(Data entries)
+++
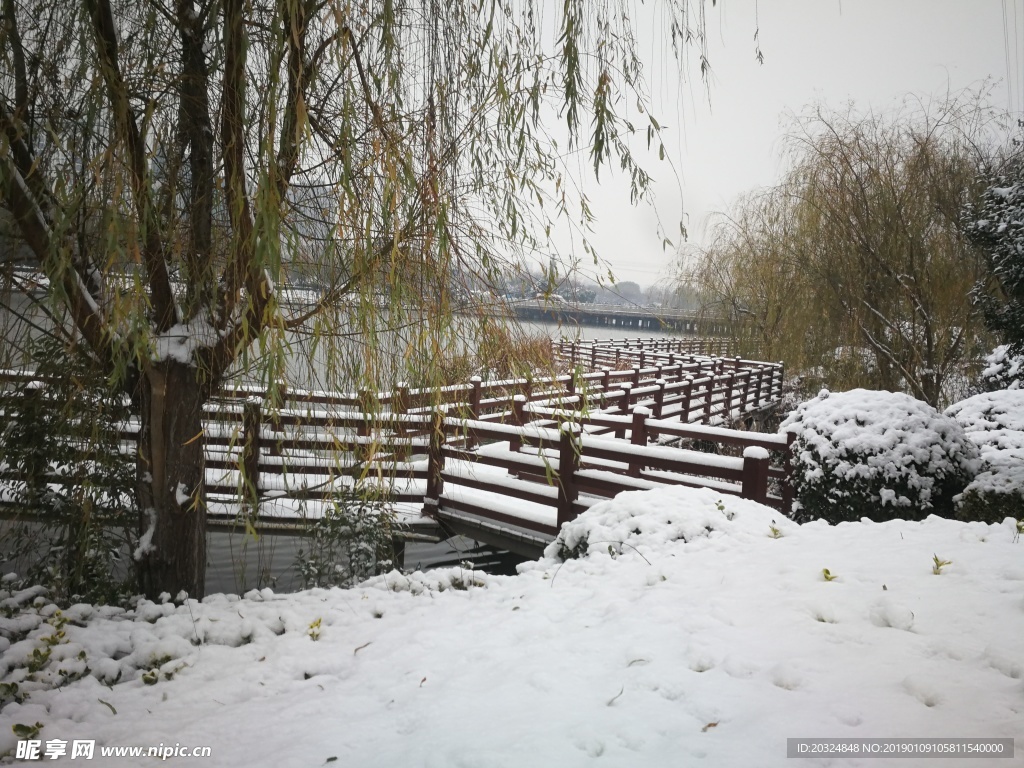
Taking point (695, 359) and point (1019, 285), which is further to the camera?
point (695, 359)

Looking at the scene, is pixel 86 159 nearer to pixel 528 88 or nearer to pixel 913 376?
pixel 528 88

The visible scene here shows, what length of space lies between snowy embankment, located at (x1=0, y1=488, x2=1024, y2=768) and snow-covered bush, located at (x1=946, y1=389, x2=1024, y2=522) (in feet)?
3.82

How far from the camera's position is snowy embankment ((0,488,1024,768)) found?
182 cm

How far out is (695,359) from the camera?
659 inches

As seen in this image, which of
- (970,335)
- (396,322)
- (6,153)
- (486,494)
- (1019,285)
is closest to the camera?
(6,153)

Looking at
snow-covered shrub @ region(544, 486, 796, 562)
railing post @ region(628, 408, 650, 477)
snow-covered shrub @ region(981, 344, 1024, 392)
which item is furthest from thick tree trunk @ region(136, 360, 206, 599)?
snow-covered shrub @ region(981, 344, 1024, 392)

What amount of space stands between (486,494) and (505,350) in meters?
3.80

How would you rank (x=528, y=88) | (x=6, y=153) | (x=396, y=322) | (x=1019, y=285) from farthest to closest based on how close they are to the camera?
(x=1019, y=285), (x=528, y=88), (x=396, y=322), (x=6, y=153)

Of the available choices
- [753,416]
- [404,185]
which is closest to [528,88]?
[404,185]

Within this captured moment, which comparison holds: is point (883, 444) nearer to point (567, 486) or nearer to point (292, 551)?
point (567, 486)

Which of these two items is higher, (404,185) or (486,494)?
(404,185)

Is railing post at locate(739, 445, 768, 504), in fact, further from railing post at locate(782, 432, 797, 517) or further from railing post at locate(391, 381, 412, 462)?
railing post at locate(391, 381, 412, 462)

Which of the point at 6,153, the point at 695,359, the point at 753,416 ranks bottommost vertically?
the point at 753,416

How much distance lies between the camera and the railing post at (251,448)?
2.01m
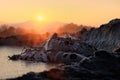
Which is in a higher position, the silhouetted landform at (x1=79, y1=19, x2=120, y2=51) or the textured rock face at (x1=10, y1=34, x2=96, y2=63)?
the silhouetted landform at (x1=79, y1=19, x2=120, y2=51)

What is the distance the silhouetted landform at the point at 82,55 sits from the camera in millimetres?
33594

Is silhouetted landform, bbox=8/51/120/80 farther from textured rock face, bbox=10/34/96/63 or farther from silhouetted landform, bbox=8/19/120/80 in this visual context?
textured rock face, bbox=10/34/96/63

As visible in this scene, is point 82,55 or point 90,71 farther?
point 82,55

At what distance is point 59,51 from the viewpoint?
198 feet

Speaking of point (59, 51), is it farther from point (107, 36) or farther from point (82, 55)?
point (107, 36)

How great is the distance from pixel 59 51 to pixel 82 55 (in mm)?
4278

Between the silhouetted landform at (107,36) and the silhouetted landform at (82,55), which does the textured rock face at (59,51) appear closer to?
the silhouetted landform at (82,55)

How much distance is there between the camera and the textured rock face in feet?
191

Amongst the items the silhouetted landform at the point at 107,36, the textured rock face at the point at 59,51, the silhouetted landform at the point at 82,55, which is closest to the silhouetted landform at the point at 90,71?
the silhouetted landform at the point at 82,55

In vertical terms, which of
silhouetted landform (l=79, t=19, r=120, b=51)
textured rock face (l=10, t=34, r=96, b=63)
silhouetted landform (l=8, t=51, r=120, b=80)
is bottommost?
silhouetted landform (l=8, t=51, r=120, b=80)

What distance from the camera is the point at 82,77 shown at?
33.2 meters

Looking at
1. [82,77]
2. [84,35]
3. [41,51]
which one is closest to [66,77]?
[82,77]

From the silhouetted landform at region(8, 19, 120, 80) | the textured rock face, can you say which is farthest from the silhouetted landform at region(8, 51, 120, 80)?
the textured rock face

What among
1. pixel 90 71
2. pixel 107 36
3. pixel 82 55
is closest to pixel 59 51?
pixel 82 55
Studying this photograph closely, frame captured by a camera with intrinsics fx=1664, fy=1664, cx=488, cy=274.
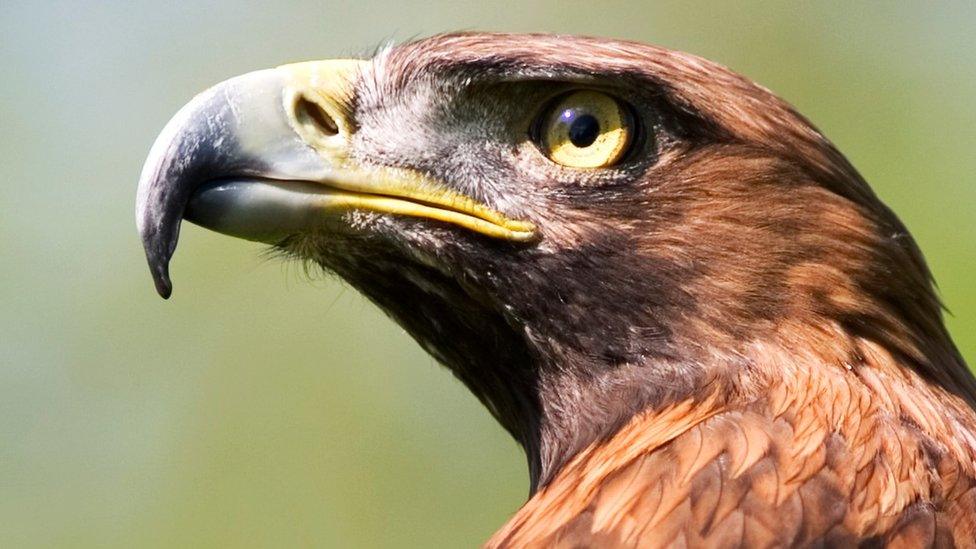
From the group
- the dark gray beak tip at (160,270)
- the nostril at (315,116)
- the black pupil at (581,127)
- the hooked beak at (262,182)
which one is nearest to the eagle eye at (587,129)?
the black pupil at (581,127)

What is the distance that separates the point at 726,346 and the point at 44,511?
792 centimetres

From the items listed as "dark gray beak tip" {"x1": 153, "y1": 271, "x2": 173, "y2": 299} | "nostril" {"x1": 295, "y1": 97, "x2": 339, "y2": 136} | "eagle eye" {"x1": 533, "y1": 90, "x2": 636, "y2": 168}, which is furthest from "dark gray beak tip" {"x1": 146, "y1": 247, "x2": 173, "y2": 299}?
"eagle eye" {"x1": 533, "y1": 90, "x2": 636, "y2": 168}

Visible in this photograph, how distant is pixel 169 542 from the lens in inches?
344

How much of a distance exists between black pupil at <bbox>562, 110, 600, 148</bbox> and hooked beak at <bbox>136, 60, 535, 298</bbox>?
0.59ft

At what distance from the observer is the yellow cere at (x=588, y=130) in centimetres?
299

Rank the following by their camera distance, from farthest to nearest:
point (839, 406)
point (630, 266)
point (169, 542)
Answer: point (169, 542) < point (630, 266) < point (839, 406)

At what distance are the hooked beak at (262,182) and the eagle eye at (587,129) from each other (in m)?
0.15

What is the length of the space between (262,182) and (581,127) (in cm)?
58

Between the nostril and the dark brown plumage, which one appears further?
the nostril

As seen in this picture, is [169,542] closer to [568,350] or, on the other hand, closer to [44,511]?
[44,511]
+++
_The problem_: Transcribe every line of the data entries above word for word, leaving out the pictures.

_The response_:
Taking point (695, 359) and point (1019, 285), which is further to the camera?
point (695, 359)

Looking at the scene, is pixel 86 159 nearer to pixel 528 88 or nearer to pixel 913 376?
pixel 528 88

The visible scene here shows, what length of space lies between snowy embankment, located at (x1=0, y1=488, x2=1024, y2=768) and snow-covered bush, located at (x1=946, y1=389, x2=1024, y2=522) (in feet)?
3.82

How far from the camera's position is snowy embankment ((0,488,1024,768)) found?
182 cm

How far out is (695,359) from the camera?
659 inches

As seen in this image, which of
- (970,335)
- (396,322)
- (6,153)
- (486,494)
- (1019,285)
is closest to the camera?
(6,153)

Looking at
snow-covered shrub @ region(544, 486, 796, 562)
railing post @ region(628, 408, 650, 477)
snow-covered shrub @ region(981, 344, 1024, 392)
which item is furthest from thick tree trunk @ region(136, 360, 206, 599)?
snow-covered shrub @ region(981, 344, 1024, 392)

What amount of space stands between (486,494) and (505,350) in meters?
3.80

How would you rank (x=528, y=88) | (x=6, y=153) | (x=396, y=322) | (x=1019, y=285) from farthest to closest based on how close they are to the camera?
(x=1019, y=285), (x=528, y=88), (x=396, y=322), (x=6, y=153)

Of the available choices
- [753,416]
- [404,185]
which is closest to [528,88]?
[404,185]

Within this captured moment, which comparison holds: is point (883, 444) nearer to point (567, 486) or nearer to point (292, 551)?
point (567, 486)

Which of these two items is higher, (404,185) or (486,494)?
(404,185)

Is railing post at locate(739, 445, 768, 504), in fact, further from railing post at locate(782, 432, 797, 517) or further from railing post at locate(391, 381, 412, 462)?
railing post at locate(391, 381, 412, 462)

Which of the point at 6,153, the point at 695,359, the point at 753,416 ranks bottommost vertically?
the point at 753,416

How much distance lies between the camera and the railing post at (251,448)?
2.01m
Which is in a higher position, the silhouetted landform at (x1=79, y1=19, x2=120, y2=51) or the textured rock face at (x1=10, y1=34, x2=96, y2=63)?
the silhouetted landform at (x1=79, y1=19, x2=120, y2=51)

What is the distance the silhouetted landform at the point at 82,55 sits from the camera in millimetres?
33594

Is silhouetted landform, bbox=8/51/120/80 farther from textured rock face, bbox=10/34/96/63 or farther from silhouetted landform, bbox=8/19/120/80 in this visual context?
textured rock face, bbox=10/34/96/63

As visible in this scene, is point 82,55 or point 90,71 farther?
point 82,55

At what distance is point 59,51 from the viewpoint?
198 feet

Speaking of point (59, 51), is it farther from point (107, 36) or farther from point (82, 55)?
point (107, 36)

How great is the distance from pixel 59 51 to pixel 82 55 (in mm)?
4278

Between the silhouetted landform at (107,36) and the silhouetted landform at (82,55), which does the textured rock face at (59,51) appear closer to?
the silhouetted landform at (82,55)

How much distance is there between the camera and the textured rock face in feet?
191

Amongst the items the silhouetted landform at the point at 107,36, the textured rock face at the point at 59,51, the silhouetted landform at the point at 82,55, which is closest to the silhouetted landform at the point at 90,71?
the silhouetted landform at the point at 82,55

In vertical terms, which of
silhouetted landform (l=79, t=19, r=120, b=51)
textured rock face (l=10, t=34, r=96, b=63)
silhouetted landform (l=8, t=51, r=120, b=80)
is bottommost?
silhouetted landform (l=8, t=51, r=120, b=80)

What distance from the camera is the point at 82,77 shown at?
33.2 meters

Looking at
1. [82,77]
2. [84,35]
3. [41,51]
which one is closest to [66,77]?
[82,77]

From the silhouetted landform at region(8, 19, 120, 80) | the textured rock face, can you say which is farthest from the silhouetted landform at region(8, 51, 120, 80)?
the textured rock face

What among
1. pixel 90 71
2. pixel 107 36
3. pixel 82 55
is closest to pixel 59 51?
pixel 82 55
Studying this photograph closely, frame captured by a camera with intrinsics fx=1664, fy=1664, cx=488, cy=274.
From the group
- the dark gray beak tip at (160,270)
- the nostril at (315,116)
- the black pupil at (581,127)
- the hooked beak at (262,182)
which one is nearest to the eagle eye at (587,129)?
the black pupil at (581,127)

What is the distance that separates the point at 726,346 and the point at 44,511?
792 centimetres

From the items listed as "dark gray beak tip" {"x1": 153, "y1": 271, "x2": 173, "y2": 299} | "nostril" {"x1": 295, "y1": 97, "x2": 339, "y2": 136} | "eagle eye" {"x1": 533, "y1": 90, "x2": 636, "y2": 168}, which is furthest from "dark gray beak tip" {"x1": 146, "y1": 247, "x2": 173, "y2": 299}?
"eagle eye" {"x1": 533, "y1": 90, "x2": 636, "y2": 168}

Visible in this photograph, how distant is pixel 169 542 from the lens in inches?
344

How much of a distance exists between black pupil at <bbox>562, 110, 600, 148</bbox> and hooked beak at <bbox>136, 60, 535, 298</bbox>?
0.59ft

At what distance from the observer is the yellow cere at (x=588, y=130) in centimetres?
299

Rank the following by their camera distance, from farthest to nearest:
point (839, 406)
point (630, 266)
point (169, 542)
Answer: point (169, 542) < point (630, 266) < point (839, 406)

At what distance are the hooked beak at (262,182) and the eagle eye at (587,129) from each other (in m)?
0.15

What is the length of the space between (262,182) and (581,127) (in cm)?
58

Between the nostril and the dark brown plumage, which one appears further?
the nostril

As seen in this picture, is [169,542] closer to [568,350] or, on the other hand, closer to [44,511]?
[44,511]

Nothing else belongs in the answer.